Poirot liep van hem vandaan en ging rillend op het voetenbankje zitten, ver uit de buurt van de openslaande deuren en de frisse lucht. Richard haalde diep adem en bleef nog even naar de tuin staan kijken voordat hij terugliep naar Poirot met het air van iemand die een beslissing heeft genomen.
'Monsieur Poirot, ik zal niet als een kat om de hete brij heen draaien,' verklaarde Richard. 'Ik weet dat mijn vrouw u gisteravond heeft gesmeekt hier te blijven, maar ze was van streek en hysterisch en wist nauwelijks wat ze deed. Ik ben bij dit alles het nauwst betrokken en ik zal u eerlijk zeggen dat die formule mij geen snars interesseert. Mijn vader was rijk. Deze ontdekking van hem was veel geld waard, maar ik heb niet meer nodig dan ik al heb en
ik kan niet net doen alsof ik zijn enthousiasme in deze deel.

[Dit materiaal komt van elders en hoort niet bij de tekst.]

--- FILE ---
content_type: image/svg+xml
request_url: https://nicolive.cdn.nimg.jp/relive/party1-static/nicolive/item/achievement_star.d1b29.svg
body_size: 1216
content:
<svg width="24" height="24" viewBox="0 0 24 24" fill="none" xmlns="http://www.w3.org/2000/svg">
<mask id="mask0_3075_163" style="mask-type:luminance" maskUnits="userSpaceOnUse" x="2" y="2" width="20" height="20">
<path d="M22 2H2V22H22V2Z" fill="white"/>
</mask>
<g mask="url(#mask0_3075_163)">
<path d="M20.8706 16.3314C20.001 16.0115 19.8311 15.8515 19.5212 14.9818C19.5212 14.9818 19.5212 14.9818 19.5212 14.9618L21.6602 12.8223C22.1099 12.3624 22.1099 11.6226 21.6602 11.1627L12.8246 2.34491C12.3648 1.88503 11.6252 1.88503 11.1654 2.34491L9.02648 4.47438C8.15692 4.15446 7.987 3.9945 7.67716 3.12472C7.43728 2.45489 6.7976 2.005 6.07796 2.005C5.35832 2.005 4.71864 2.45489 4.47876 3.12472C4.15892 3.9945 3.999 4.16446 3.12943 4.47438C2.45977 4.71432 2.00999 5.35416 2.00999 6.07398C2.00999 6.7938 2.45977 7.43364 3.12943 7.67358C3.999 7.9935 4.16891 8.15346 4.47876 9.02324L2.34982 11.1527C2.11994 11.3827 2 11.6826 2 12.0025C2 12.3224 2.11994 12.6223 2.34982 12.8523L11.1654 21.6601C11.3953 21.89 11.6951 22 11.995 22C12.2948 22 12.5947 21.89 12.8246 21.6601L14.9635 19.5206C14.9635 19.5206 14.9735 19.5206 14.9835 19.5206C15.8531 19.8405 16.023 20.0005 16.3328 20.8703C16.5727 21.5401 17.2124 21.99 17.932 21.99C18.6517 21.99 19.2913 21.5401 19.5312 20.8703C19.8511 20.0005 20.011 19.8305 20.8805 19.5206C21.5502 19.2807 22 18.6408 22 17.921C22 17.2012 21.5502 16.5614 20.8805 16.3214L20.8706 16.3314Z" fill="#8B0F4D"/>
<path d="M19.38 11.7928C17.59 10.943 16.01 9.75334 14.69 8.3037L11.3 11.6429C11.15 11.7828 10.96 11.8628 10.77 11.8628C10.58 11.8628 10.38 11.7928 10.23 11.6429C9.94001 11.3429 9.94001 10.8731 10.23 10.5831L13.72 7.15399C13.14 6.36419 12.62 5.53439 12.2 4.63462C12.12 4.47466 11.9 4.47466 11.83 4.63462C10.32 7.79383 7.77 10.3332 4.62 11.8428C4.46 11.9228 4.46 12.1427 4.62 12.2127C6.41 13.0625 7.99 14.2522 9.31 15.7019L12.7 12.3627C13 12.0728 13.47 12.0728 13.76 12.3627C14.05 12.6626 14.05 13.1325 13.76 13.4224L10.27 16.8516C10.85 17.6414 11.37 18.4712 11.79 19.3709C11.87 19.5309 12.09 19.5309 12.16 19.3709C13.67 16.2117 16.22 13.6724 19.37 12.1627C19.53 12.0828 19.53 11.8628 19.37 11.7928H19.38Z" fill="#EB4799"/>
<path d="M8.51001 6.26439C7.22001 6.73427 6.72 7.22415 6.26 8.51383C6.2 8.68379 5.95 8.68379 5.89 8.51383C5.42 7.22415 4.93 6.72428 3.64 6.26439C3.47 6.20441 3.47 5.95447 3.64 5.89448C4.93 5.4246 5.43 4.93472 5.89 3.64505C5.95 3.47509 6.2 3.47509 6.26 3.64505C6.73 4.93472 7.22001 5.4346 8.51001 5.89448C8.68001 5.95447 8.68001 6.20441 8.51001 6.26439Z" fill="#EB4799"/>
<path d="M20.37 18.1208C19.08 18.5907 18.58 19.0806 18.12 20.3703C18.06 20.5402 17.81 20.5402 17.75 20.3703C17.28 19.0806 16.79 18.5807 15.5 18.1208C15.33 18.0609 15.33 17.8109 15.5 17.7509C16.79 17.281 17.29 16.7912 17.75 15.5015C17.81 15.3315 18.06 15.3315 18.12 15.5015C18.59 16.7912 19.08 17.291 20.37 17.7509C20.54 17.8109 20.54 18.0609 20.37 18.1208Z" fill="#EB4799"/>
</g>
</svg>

Er zijn al genoeg explosieven op deze wereld.'
'Ik begrijp het,' zei Poirot nadenkend.
'Volgens mij moeten we deze kwestie verder laten rusten,' ging Richard door.
Poirots wenkbrauwen vlogen omhoog in het voor hem typerende gebaar van verbazing. 'U geeft er de voorkeur aan dat ik vertrek?' vroeg hij. 'Dat ik geen nader onderzoek instel?'
'Inderdaad.' Richard Amory klonk verlegen terwijl hij zich half van Poirot afwendde.
'Maar degene die de formule heeft gestolen, heeft dat niet gedaan om er geen gebruik van te maken,' hield de detective vol.
'Dat zal vast wel zo zijn,' gaf Richard toe. Hij draaide zich weer om naar Poirot. 'Maar toch...'
Langzaam en gewichtig ging Poirot door. 'Dus u hebt geen bezwaar tegen het... hoe zal ik het zeggen... stigma?'
'Het stigma?' herhaalde Richard scherp.
'Vijf mensen hebben de gelegenheid gehad die formule te stelen,' legde Poirot hem uit. 'Tot een van hen schuldig is bevonden, kan niet worden bewezen dat de andere vier onschuldig zijn.'
Treadwell was de kamer ingekomen terwijl Poirot sprak. Richard mompelde besluiteloos: 'Ik... dat wil zeggen...'
Hij werd onderbroken door de butler. 'Mijn excuses, meneer,' zei hij tegen zijn werkgever, 'maar dokter Graham is hier en hij wil u graag spreken.'
Richard, die duidelijk blij was dat hij de kans kreeg aan een verdere ondervraging door Poirot te ontsnappen, liep al naar de deur terwijl hij antwoordde: 'Ik kom meteen.' Toen draaide hij zich weer om naar Poirot en vroeg formeel, terwijl hij zich samen met Treadwell uit de voeten maakte: 'Wilt u me alstublieft excuseren?'
Nadat de twee mannen waren vertrokken, kwam Hastings overeind van de bank en liep barstend van ingehouden opwinding naar Poirot. 'Mijn hemel! Vergif, nietwaar?'
'Wat zeg je, mijn beste Hastings?' vroeg Poirot.
'Het moet natuurlijk vergif zijn,' herhaalde Hastings, die krachtig knikte.